■ **Extract provided**
BASF provides insights into its strategy and expectations for 2025 during a recent conference call. Despite ongoing price pressures, the company expresses a cautious optimism. Chief Financial Officer Dirk Elvermann emphasizes the need for internal restructuring and multi-billion euro savings plans to enhance competitiveness.
The company aims to achieve annual savings of EUR 2.1 billion by the end of 2026. Progress is already evident, with approximately EUR 800 million in ongoing savings achieved by the end of September 2024. This is part of a comprehensive plan aimed at improving efficiency at its headquarters in Ludwigshafen. Elvermann announced that job cuts may need to be considered to reach the targeted savings.
These cost reductions are not just a reaction to price pressures but also a strategic measure to ensure long-term competitiveness. Given that about 80% of the targeted savings relate to fixed costs, BASF plans a thorough review of its structures and processes.

■ **Problem set**
(a) According to the BASF passage, what yearly savings does the company want to reach by the end of 2026?
(b) Copy the part of the BASF passage that starts at the words "BASF provides insights" and stops after "the targeted savings.".
The lines after this come from a separate source.

■ **Extracted data**

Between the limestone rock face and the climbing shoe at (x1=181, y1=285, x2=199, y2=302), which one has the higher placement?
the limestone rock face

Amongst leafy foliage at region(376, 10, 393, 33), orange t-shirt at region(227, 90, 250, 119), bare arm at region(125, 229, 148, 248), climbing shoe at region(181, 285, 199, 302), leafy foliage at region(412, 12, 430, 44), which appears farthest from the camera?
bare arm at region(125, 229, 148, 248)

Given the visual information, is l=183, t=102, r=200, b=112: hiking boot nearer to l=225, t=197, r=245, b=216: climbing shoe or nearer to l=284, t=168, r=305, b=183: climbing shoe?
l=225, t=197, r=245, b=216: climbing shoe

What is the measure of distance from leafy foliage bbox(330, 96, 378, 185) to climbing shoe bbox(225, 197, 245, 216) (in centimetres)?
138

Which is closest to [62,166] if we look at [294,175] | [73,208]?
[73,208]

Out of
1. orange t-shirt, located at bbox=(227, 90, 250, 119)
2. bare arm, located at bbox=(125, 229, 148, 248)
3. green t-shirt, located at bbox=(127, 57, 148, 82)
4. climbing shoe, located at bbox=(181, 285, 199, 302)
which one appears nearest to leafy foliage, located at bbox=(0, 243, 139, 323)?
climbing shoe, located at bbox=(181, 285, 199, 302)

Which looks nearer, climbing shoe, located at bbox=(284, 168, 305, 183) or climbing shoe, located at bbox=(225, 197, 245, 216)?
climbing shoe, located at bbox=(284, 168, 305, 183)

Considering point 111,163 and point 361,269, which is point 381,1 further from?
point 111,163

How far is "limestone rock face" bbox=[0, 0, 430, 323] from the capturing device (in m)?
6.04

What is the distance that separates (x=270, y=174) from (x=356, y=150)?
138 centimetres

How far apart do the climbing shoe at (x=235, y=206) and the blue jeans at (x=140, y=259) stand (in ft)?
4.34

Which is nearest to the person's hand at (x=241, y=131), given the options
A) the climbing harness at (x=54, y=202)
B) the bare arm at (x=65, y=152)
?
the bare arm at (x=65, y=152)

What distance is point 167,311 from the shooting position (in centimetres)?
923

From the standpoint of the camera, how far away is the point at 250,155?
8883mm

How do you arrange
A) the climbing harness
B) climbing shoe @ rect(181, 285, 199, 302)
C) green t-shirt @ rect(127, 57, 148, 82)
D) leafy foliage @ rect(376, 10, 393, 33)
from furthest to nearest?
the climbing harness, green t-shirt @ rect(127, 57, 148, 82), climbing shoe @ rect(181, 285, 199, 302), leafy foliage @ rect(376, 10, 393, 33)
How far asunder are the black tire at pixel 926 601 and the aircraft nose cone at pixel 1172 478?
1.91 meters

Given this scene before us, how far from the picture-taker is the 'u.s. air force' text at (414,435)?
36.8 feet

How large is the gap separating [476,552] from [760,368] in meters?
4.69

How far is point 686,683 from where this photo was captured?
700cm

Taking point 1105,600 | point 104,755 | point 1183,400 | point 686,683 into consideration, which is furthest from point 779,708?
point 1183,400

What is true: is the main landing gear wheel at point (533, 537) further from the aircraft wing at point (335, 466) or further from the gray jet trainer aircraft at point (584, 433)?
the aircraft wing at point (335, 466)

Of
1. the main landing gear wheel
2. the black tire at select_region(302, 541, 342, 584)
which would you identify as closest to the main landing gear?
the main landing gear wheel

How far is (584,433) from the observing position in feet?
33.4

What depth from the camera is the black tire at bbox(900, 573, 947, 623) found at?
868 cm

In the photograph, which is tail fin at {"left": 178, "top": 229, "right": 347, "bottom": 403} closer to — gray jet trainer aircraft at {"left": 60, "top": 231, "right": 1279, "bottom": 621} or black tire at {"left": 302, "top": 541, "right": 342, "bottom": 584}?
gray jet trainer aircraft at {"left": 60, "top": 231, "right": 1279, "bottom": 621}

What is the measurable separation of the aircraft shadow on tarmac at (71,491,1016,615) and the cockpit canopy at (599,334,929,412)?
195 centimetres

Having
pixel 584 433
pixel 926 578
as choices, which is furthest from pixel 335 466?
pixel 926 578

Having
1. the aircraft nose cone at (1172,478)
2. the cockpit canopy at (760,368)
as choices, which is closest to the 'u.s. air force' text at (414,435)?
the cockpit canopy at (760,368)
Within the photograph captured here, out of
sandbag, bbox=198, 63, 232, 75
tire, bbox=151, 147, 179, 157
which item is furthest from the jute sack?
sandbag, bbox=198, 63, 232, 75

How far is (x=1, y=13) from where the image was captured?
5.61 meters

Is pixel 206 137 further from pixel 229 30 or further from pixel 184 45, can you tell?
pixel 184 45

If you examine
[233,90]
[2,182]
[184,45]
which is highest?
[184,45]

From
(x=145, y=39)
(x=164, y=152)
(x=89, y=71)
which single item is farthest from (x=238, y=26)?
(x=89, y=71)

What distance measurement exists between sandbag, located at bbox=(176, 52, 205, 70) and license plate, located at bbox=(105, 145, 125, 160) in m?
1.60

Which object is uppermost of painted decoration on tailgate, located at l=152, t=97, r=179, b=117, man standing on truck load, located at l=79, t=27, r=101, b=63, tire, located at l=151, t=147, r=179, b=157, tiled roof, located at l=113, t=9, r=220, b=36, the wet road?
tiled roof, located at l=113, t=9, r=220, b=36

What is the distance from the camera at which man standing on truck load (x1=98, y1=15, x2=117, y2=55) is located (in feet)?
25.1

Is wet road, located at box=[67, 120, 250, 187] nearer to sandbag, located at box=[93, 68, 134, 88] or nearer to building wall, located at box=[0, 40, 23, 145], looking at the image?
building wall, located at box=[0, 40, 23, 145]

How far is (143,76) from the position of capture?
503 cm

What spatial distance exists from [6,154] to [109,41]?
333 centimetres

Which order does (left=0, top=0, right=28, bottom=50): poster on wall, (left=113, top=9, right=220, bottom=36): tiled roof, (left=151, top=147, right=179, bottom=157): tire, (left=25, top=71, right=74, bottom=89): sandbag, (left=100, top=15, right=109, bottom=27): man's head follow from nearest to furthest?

■ **Answers for the exercise**
(a) EUR 2.1 billion a year.

(b)
BASF provides insights into its strategy and expectations for 2025 during a recent conference call. Despite ongoing price pressures, the company expresses a cautious optimism. Chief Financial Officer Dirk Elvermann emphasizes the need for internal restructuring and multi-billion euro savings plans to enhance competitiveness.
The company aims to achieve annual savings of EUR 2.1 billion by the end of 2026. Progress is already evident, with approximately EUR 800 million in ongoing savings achieved by the end of September 2024. This is part of a comprehensive plan aimed at improving efficiency at its headquarters in Ludwigshafen. Elvermann announced that job cuts may need to be considered to reach the targeted savings.